High dividends are required of some investments – like Real Estate Investment Trusts – which must return a percentage of cash flow to investors. But for everyone else, dividends (or stock buybacks) are used to manipulate the stock price in the short-term, at the expense of long-term value creation.
To make better than average returns we should invest in companies that have so many high return investment opportunities (on major trends) that the company really, really needs the cash. We invest in the company, which is a conduit for investing in high-return projects. Not paying a dividend.
Myth 4 – Long Term Investors Do Best By Purchasing an Index (or Giant Portfolio)

Go back to my introductory paragraphs. Saying you do best by doing average isn’t saying much, is it? And, honestly, average hasn’t been that good the last decade. And index investing leaves you completely vulnerable to the kind of “crashes” leading to this article – something every investor would like to avoid. Nobody invests to win sometimes, and lose sometimes. You want to avoid crashes, and make good rates of return.

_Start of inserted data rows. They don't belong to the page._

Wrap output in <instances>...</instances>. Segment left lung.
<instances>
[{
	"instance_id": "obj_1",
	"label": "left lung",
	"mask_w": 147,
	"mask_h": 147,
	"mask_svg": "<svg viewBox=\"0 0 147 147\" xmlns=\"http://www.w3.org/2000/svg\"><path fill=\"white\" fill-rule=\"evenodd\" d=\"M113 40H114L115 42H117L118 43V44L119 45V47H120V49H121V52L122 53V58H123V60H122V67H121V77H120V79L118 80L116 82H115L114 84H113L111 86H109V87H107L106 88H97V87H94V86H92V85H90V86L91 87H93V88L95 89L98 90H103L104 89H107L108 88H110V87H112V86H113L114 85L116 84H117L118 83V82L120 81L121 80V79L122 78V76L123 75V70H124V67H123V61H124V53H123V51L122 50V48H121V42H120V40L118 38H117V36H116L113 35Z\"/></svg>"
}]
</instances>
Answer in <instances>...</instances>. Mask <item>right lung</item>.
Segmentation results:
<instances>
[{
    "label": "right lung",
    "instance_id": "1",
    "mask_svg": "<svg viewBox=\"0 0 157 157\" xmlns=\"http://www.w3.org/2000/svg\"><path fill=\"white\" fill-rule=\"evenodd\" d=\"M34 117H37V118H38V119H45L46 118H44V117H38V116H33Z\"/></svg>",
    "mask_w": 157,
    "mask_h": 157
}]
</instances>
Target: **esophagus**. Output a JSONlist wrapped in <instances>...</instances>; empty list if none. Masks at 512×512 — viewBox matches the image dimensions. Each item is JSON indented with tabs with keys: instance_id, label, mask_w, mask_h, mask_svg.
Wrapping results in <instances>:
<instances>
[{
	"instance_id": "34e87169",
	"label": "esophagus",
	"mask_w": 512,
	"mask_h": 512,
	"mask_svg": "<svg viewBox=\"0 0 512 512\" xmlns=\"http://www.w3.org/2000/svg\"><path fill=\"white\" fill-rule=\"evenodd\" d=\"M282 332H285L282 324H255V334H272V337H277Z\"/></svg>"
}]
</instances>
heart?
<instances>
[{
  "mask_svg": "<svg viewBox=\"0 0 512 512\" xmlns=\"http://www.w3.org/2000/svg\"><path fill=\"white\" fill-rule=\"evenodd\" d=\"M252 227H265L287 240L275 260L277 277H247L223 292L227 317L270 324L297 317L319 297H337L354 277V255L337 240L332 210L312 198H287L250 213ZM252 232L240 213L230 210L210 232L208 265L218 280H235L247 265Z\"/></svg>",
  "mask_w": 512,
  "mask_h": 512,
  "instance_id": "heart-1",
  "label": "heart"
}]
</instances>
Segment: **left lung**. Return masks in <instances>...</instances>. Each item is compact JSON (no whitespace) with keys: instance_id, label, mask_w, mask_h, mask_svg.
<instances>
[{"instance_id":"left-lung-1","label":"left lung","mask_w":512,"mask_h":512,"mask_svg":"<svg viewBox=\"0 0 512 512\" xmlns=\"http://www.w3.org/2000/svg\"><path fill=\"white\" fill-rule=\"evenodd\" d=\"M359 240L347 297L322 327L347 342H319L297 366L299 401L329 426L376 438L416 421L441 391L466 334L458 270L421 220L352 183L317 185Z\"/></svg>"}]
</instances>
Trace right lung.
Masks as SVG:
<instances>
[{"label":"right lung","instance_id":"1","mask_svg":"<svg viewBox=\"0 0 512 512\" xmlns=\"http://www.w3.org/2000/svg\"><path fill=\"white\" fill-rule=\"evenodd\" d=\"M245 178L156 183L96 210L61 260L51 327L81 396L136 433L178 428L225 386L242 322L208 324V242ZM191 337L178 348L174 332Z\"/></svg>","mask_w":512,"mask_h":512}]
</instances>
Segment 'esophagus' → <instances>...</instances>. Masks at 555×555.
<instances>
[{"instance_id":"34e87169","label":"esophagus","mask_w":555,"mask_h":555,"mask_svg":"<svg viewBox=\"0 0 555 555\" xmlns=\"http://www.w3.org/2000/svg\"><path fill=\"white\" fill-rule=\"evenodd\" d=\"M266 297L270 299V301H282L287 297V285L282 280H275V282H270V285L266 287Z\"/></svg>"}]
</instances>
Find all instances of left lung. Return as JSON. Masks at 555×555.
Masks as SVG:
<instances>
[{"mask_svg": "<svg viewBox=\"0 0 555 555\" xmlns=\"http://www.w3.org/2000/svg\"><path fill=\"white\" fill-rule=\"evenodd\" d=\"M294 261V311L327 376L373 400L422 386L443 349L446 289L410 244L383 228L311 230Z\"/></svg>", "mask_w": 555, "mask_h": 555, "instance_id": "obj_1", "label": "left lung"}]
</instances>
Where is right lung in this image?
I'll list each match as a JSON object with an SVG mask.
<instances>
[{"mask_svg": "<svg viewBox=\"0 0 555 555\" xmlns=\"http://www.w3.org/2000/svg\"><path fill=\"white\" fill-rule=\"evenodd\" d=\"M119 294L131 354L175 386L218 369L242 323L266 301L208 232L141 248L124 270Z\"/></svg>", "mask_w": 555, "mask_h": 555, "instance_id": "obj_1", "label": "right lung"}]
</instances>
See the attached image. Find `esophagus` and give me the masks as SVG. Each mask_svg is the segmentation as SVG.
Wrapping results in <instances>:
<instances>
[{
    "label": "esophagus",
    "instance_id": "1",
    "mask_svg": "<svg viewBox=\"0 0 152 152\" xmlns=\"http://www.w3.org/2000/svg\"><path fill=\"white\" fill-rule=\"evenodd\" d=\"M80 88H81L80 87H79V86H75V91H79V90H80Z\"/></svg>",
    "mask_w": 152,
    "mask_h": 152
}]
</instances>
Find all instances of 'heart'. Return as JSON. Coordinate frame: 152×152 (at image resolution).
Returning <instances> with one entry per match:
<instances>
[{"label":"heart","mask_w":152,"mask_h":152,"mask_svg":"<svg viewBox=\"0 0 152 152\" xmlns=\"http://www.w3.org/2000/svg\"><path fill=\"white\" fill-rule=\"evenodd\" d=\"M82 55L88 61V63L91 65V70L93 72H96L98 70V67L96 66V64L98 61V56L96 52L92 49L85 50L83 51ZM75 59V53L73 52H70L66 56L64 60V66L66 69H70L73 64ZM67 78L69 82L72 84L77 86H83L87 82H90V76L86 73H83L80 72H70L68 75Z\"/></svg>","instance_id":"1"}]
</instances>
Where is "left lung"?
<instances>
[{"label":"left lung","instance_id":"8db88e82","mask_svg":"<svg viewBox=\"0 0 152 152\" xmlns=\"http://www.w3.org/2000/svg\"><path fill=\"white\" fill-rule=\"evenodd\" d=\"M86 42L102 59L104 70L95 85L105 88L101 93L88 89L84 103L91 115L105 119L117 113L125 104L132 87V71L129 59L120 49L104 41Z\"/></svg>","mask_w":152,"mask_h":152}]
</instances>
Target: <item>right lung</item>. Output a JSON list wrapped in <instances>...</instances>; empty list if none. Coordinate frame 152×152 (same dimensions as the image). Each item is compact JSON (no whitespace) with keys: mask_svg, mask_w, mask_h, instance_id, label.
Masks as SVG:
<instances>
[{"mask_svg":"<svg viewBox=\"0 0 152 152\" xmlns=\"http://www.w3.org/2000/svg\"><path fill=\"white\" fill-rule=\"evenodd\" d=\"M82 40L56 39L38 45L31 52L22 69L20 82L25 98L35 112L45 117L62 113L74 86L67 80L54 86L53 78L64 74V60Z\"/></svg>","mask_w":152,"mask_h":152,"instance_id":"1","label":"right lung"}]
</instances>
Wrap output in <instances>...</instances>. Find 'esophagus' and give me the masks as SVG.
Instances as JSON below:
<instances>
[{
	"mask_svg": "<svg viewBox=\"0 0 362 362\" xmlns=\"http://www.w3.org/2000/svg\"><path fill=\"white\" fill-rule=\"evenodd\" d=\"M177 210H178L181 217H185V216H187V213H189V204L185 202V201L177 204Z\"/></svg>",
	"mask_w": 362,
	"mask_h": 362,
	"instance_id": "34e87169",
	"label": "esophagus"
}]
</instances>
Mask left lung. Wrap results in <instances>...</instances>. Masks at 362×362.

Investors want winners. And investing in an index means you own total dogs – companies that almost nobody thinks will ever be competitive again – like Sears, HP, GM, Research in Motion (RIM), Sprint, Nokia, etc. You would only do that if you really had no idea what you are doing.
If you are buying an index, perhaps you should reconsider investing in equities altogether, and instead go buy a new car. You aren’t really investing, you are just buying a hodge-podge of stuff that has no relationship to trends or value cration. If you can’t invest in winners, should you be an investor?
1 Truth – Growing Companies Create Value
Not all companies are great. Really. Actually, most are far from great, simply trying to get by, doing what they’ve always done and hoping, somehow, the world comes back around to what it was like when they had high returns. There is no reason to own those companies. Hope is not a good investment theory.
Some companies are magnificent manipulators. They are in so many markets you have no idea what they do, or where they do it, and it is impossible to figure out their markets or growth. They buy and sell businesses, constantly confusing investors (like Kraft and Abbott.) They use money to buy shares trying to manipulate the EPS and P/E multiple. But they don’t grow, because their acquired revenues cost too much when bought, and have insufficient margin.
Most CEOs, especially if they have a background in finance, are experts at this game. Good for executive compensation, but not much good for investors. If the company looks like an acquisition whore, or is in confusing markets, and has little organic growth there is no reason to own it.
Companies that are developing major trends create growth. They generate internal projects which bring them more customers, higher share of wallet with their customers, and create new markets for new revenues where they have few, if any competition. By investing in trends they keep changing the marketplace, and the competition, giving them more opportunities to sell more, and generate higher margins.
Growing companies apply new technologies and new business practices to innovate new solutions solving new needs, and better solve old needs. They don’t compete head-on in gladiator style, lowering margins as they desperately seek share while cutting costs that kills innovation. Instead they ferret out new solutions which give them a unique market proposition, and allow them to produce lots of cash for adding to my cash in order to invest in even more new market opportunities.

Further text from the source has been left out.